TO DO: Return all the data below as it stands, minus the pictures.

*** INPUT DATA ***

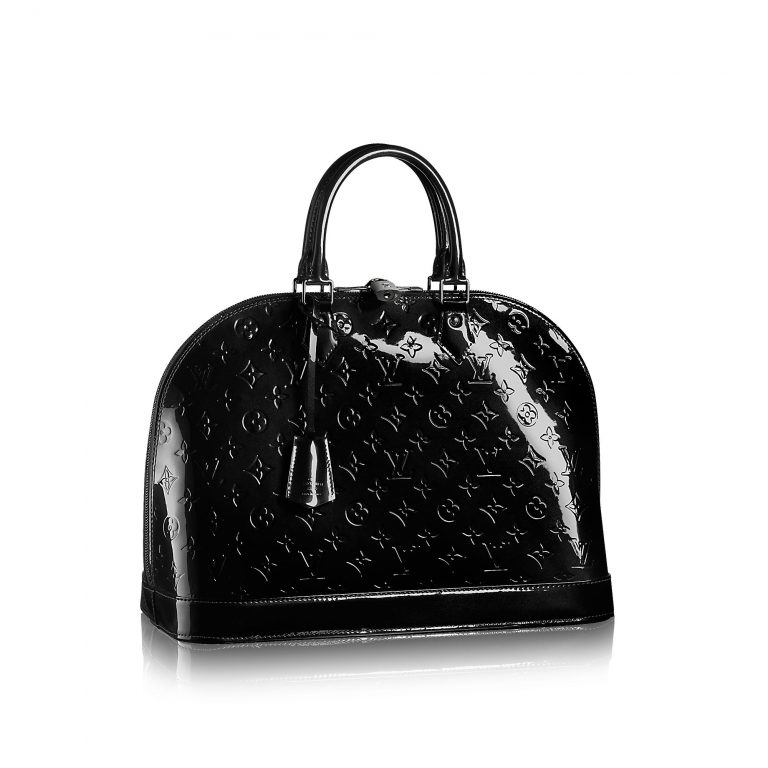 louis vuitton black shiny purse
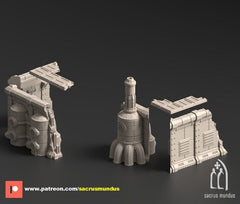 Damochles Industrial Ruins Ruins C 3D-printed model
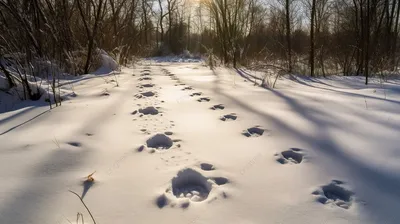 следы большого медведя на весеннем таяющем снеге с корой льда Стоковое  Изображение - изображение насчитывающей печати, следы: 240446253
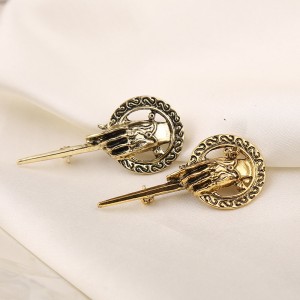 Popular Movie Game Of Thrones Gold Alloy Sceptre Brooch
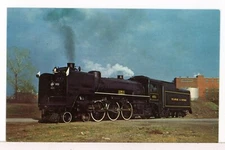 1973 -  D&H 653 Sits Outside Colonie NY Shops for Portrait Photo, Train Postcard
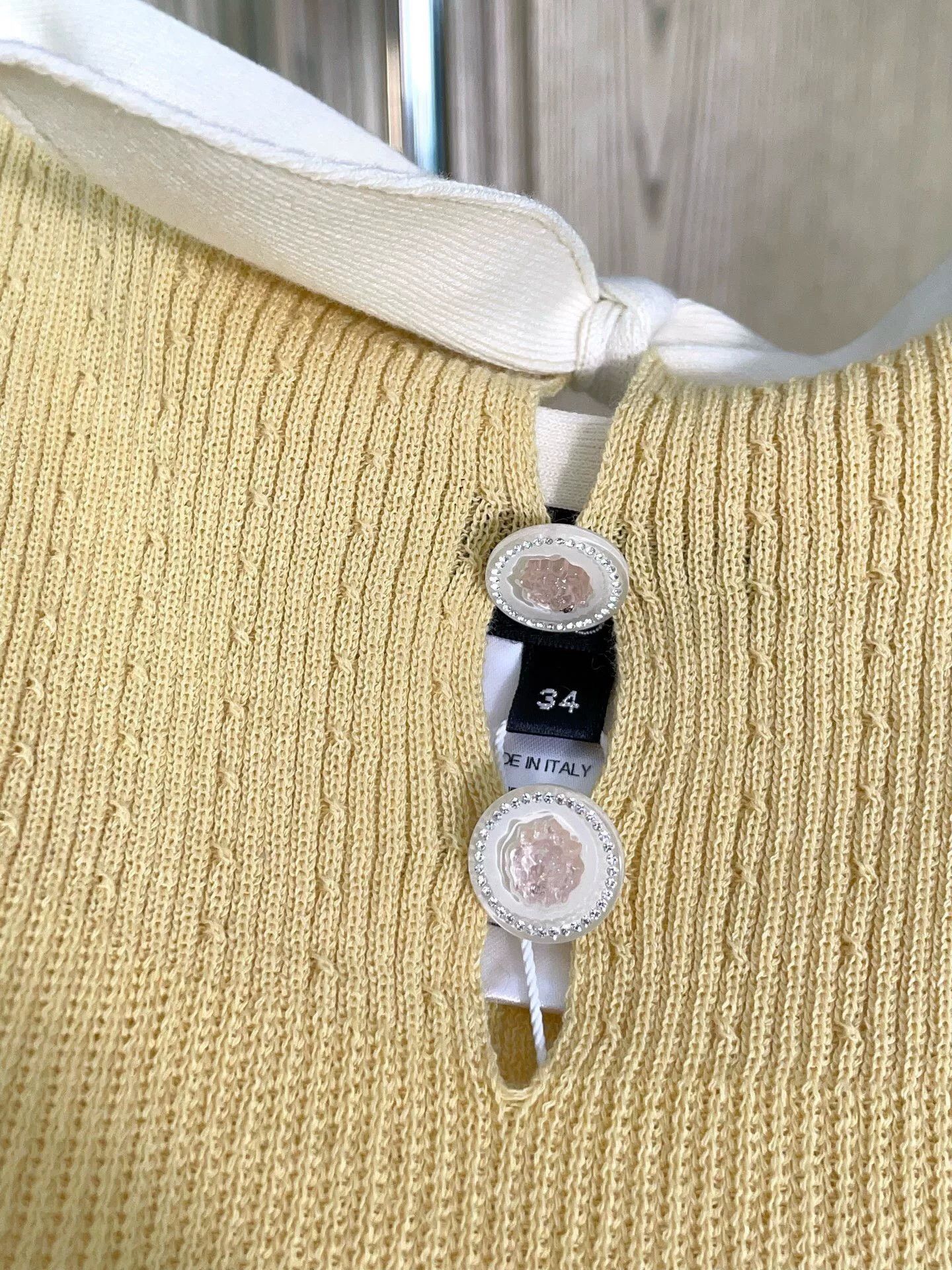 Chanel Chanel 22P Yellow Rabbit Ear Camisole Size XXS / US 00 / IT 34 - 7 Thumbnail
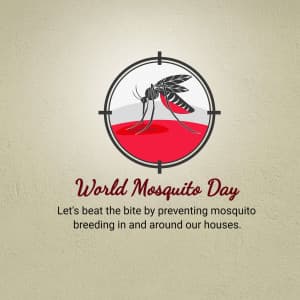 World Mosquito Day illustration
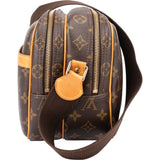 Louis Vuitton Canvas Monogram Reporter PM Crossbody Bag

*** End of INPUT DATA ***

ANSWER TO THIS TASK:
 louis vuitton black shiny purse
 Damochles Industrial Ruins Ruins C 3D-printed model
 следы большого медведя на весеннем таяющем снеге с корой льда Стоковое  Изображение - изображение насчитывающей печати, следы: 240446253
 Popular Movie Game Of Thrones Gold Alloy Sceptre Brooch
 1973 -  D&H 653 Sits Outside Colonie NY Shops for Portrait Photo, Train Postcard
 Chanel Chanel 22P Yellow Rabbit Ear Camisole Size XXS / US 00 / IT 34 - 7 Thumbnail
 World Mosquito Day illustration
 Louis Vuitton Canvas Monogram Reporter PM Crossbody Bag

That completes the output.